Reuters reports that Jean-Philippe and Robert Peugeot sat down for an interview with Welt am Sonntag, and presented further thoughts on the 2.2 billion euro ($3.1 billion) deal.
Robert Peugeot, chairman of the PSA Group's strategy committee, said, "All large carmakers have a volume of three million cars in one important market".
Once PSA's takeover of Opel/Vauxhall is completed, it's estimated that the combined automaker will have a combined European market share of around 17 per cent, second behind the Volkswagen Group's 24 per cent.
With its larger share of the European market, the PSA Group hopes to wring out improve economies of scale. At the announcement of the deal, the automaker estimated that there would 1.7 billion euros ($2.4 billion) of annual savings by 2026, and that Opel should be profitable by 2020.
Although Opel, Vauxhall, Peugeot and Citroen are all mass market brands, Robert Peugeot says that "there is very little cannibalisation between the brands". For example, in both the German and UK markets, Opel/Vauxhall both out sell Peugeot, Citroen and DS combined.
Jean-Philippe Peugeot added that the purchase of Opel/Vauxhall will allow the French automaker to "conquer the rest of the world step by step".
It's not clear if the deal between GM and PSA contains a non-compete clause.

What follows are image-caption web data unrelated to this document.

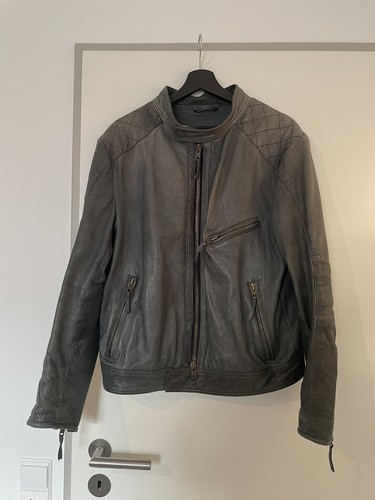 Drykorn lederjacke bikerjacke - drykorn,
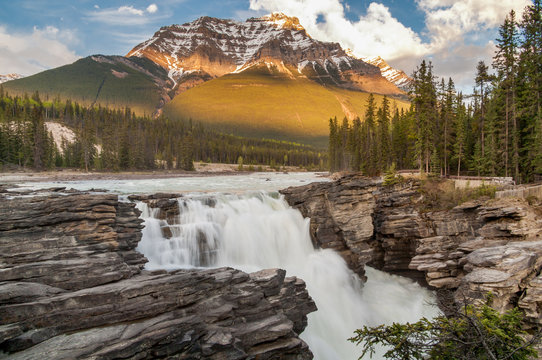 Athabasca Falls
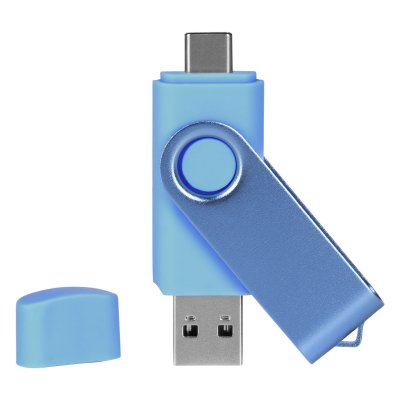 SMART C SKY BLUE, usb flash memorija, svetlo plavi, 64GB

Rumours ahead of the deal's signing indicated that PSA would be barred from selling vehicles based on GM platforms outside of existing markets and in competition with GM's remaining brands.
Currently Opel operates in Europe and South Africa, so there is potential for it to expand into China, Asia and Latin America.
At present, the Peugeot family owns 13.68 per cent of the PSA Group. Unlike the French government and Chinese car maker Dongfeng, both of which also own 13.68 per cent of PSA, the family controls 22.19 per cent of the company's voting rights.
The deal to buy Opel and Vauxhall is expected to be closed towards the end of 2017, barring any unforeseen regulatory or legal issues.